- Lloyds Banking Group PLC LYG reported a Q1 2023 net income growth of 15% Y/Y to £4.7 billion on ongoing recovery and increased rates.
- EPS of 2.3 pence in Q1 2023 was higher than 1.4 pence a year ago.
- Pretax profit rose 46% Y/Y to £2.3 billion in Q1, exceeding the consensus of £1.95 billion, as per Reuters.
- Underlying net interest income rose 20% Y/Y to £3.5 billion, led by a solid interest margin of 3.22% (+54 basis points Y/Y) and increased average interest-earning assets.
- Operating expenses increased 5% Y/Y to £2.2 billion due to higher planned strategic investment, the cost of new businesses and the impact of inflation.

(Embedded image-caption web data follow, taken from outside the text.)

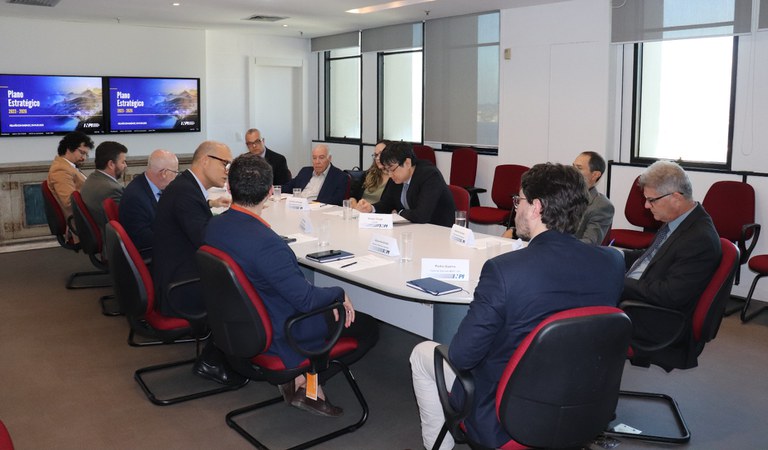 Dirigentes do INPI se reuniram com o chefe de gabinete do MDIC, Pedro Guerra, para apresentar o Plano Estratégico 2023-2026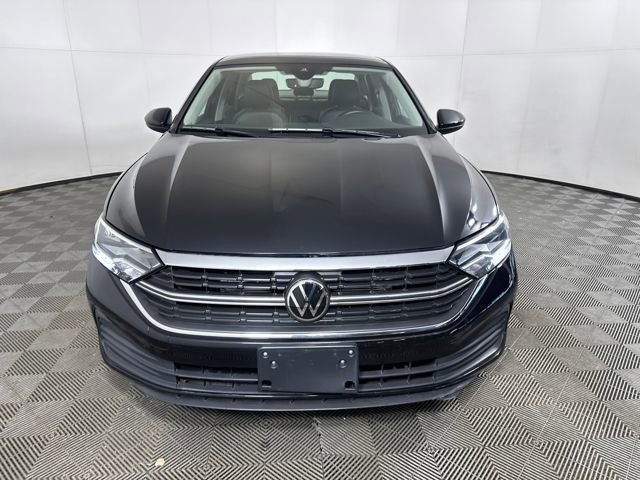 Used 2023 Volkswagen Jetta SE image 8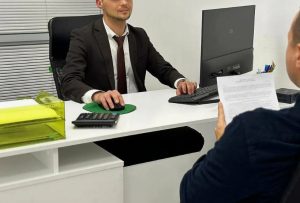 Как кредитный брокер помогает получить кредит под залог недвижимости без отказа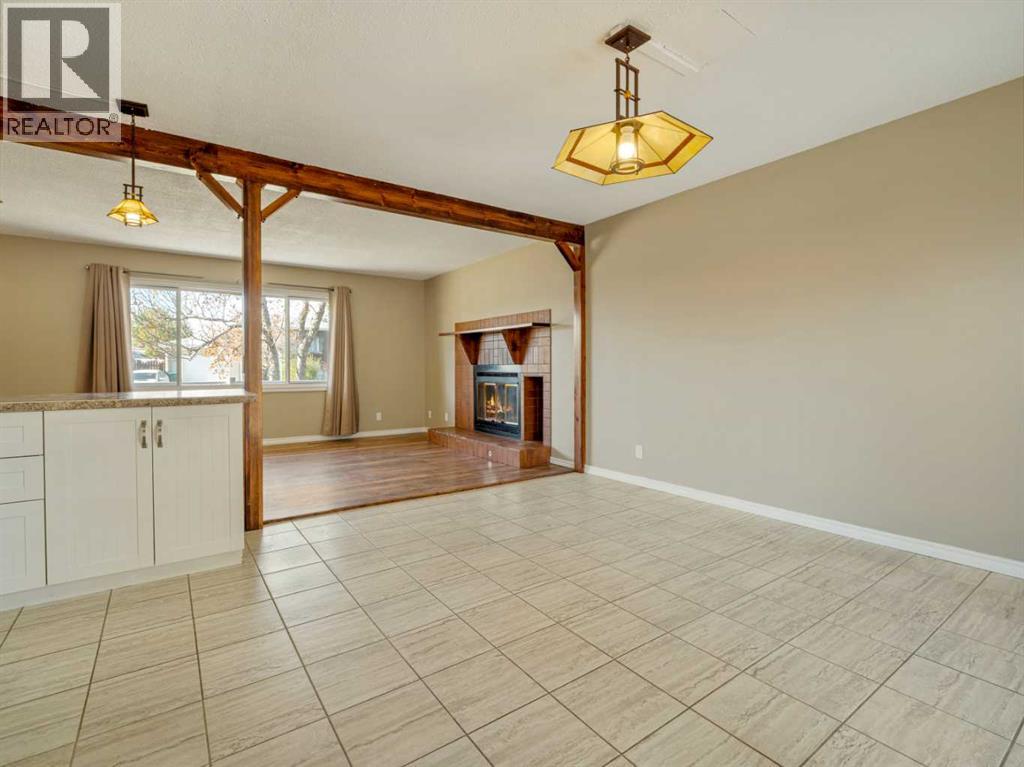 80 Ojibwa Road W Property Photo 12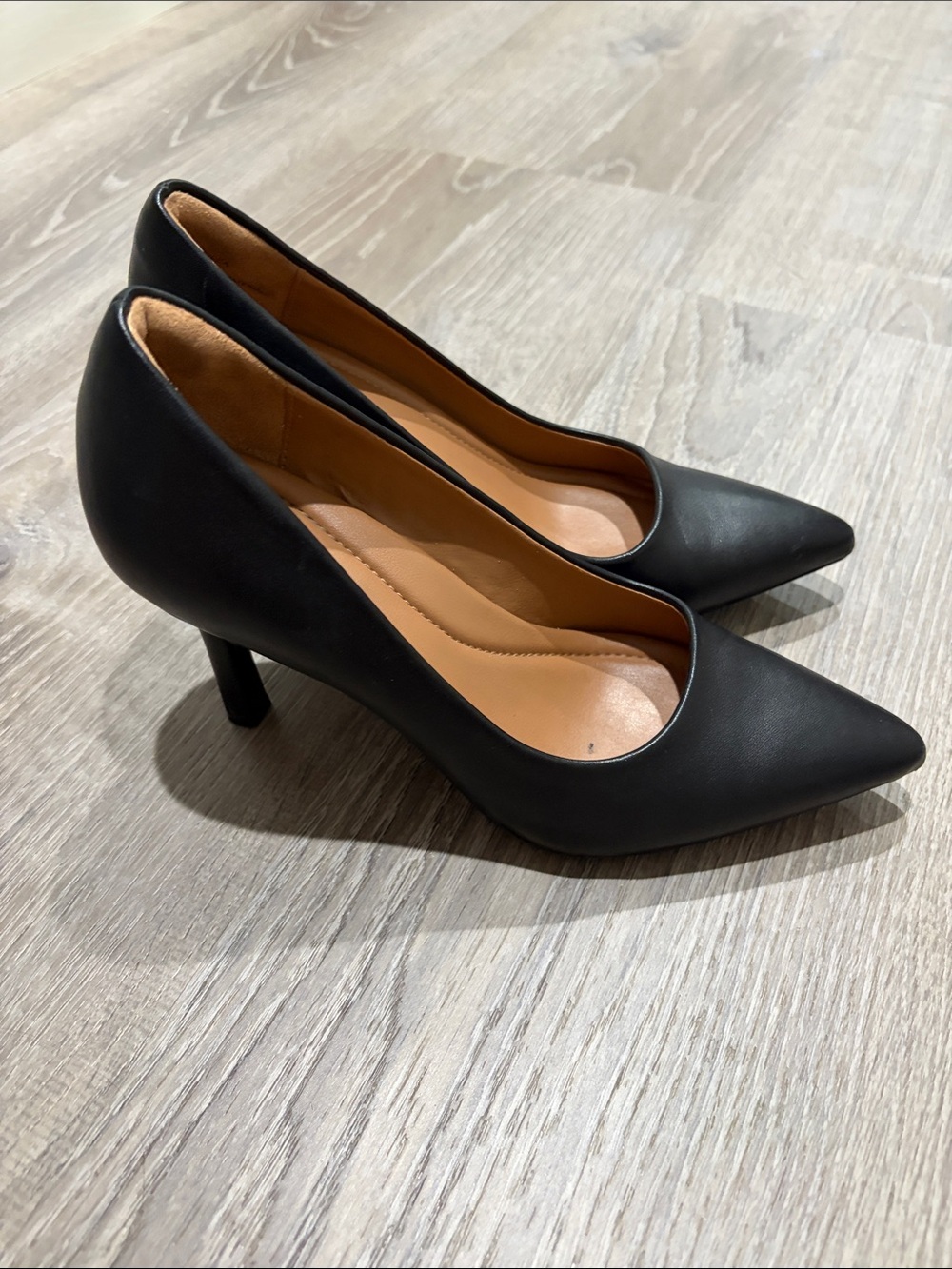 Nordstrom Rack brand Classic Black Pointed-Toe Women's Pumps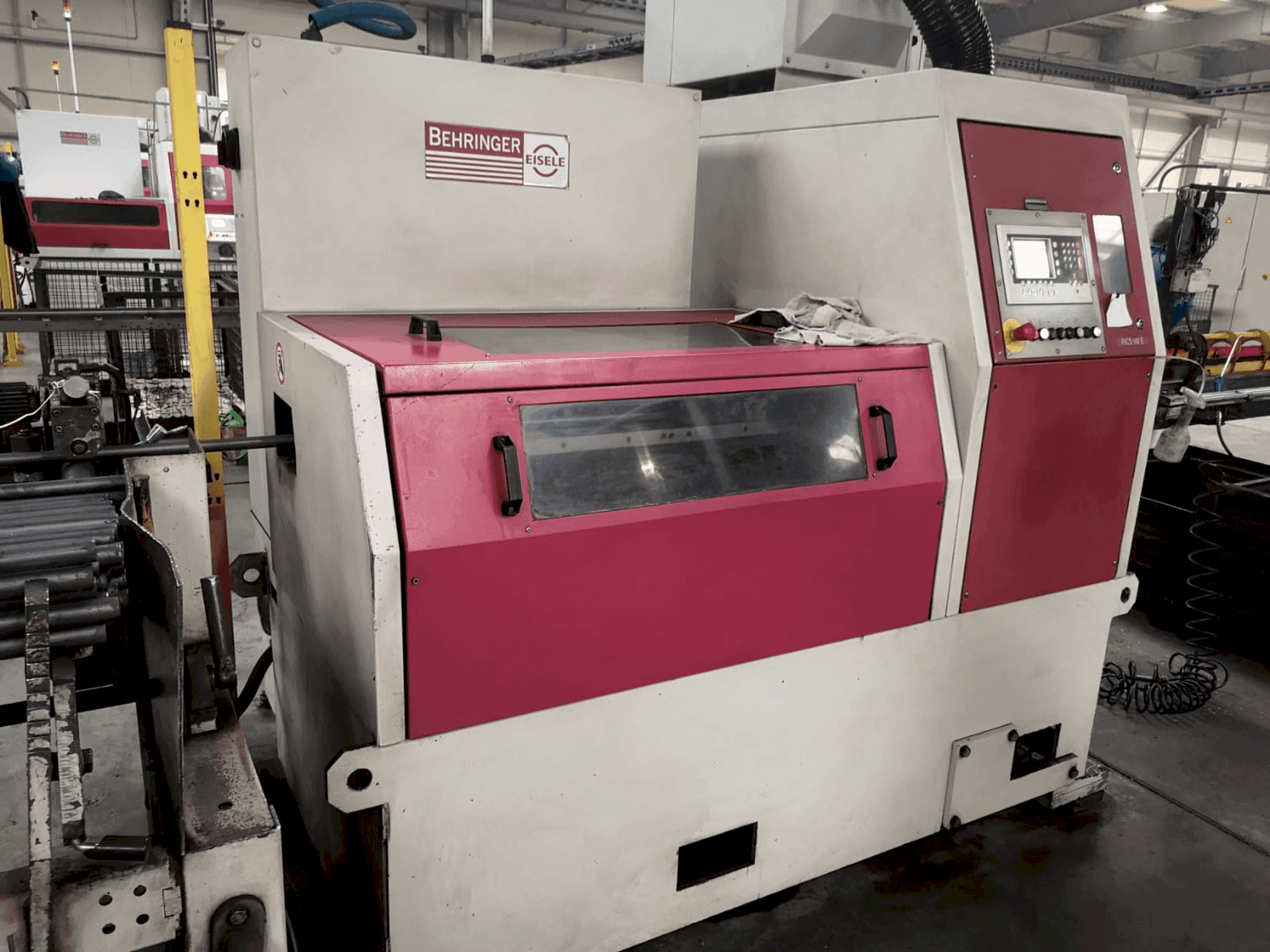 Behringer EISELE HCS-90E-maskinen framifrån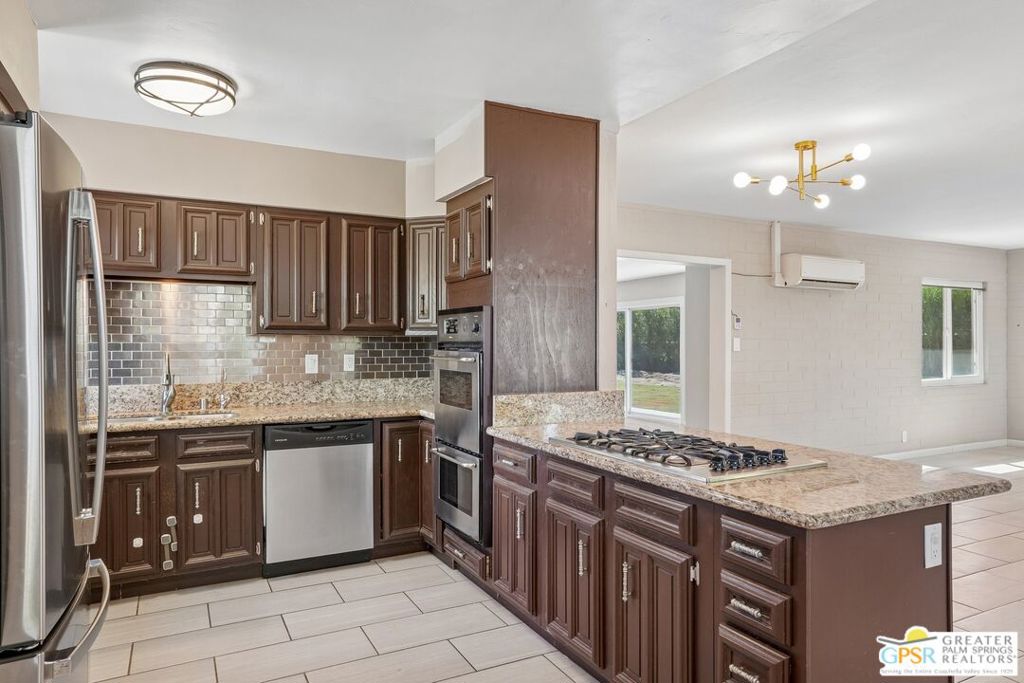 37767 Porter Drive Property Photo 15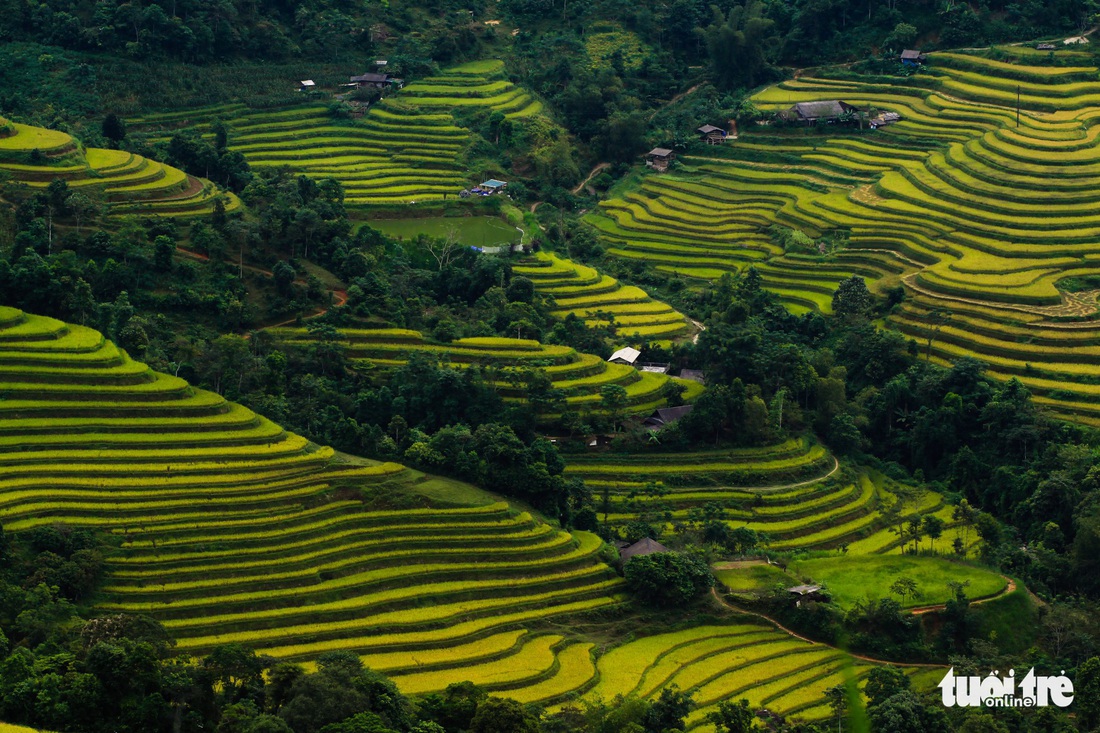 Vẻ đẹp bất tận non nước Hà Giang vào chớm thu - Ảnh 1.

- Loans and advances to customers rose slightly to £452.3 billion in Q1 from £451.8 billion a year ago, with growth in open mortgage book (+1% Y/Y), corporate and institutional banking (+7% Y/Y), UK Motor Finance (+4% Y/Y) and other retail lending (+23% Y/Y) businesses.
- Customer deposits fell 2% Y/Y to £473.1 billion, with reduced retail current account balances (-2% Y/Y) and commercial banking deposits (-2% Y/Y).
- The company's open book assets under administration stood at £165 billion at the end of Q1, with the company witnessing net new money of £2 billion on organic growth in Insurance, Pensions Investments and Wealth assets.
- The underlying impairment charge was £243 million in Q1, vs £177 million a year ago.
- CET1 ratio stood at 14.1% compared with 14.2% in the prior-year quarter.
- Return on tangible equity was 19.1% higher than 10.7% a year ago, and the asset quality ratio expanded to 0.22% (from 0.16% in the prior year quarter).
- Repurchase: The company bought back 0.8 billion shares in Q1 2023.
- 2023 Outlook: LYG expects the banking net interest margin to be higher than 305 basis points, operating costs to be around £9.1 billion, asset quality ratio to be about 30 basis points, return on tangible equity to be around 13% and capital generation to be about 175 basis points.
- Price Action: LYG shares traded lower by 3.60% at $2.27 on the last check Wednesday.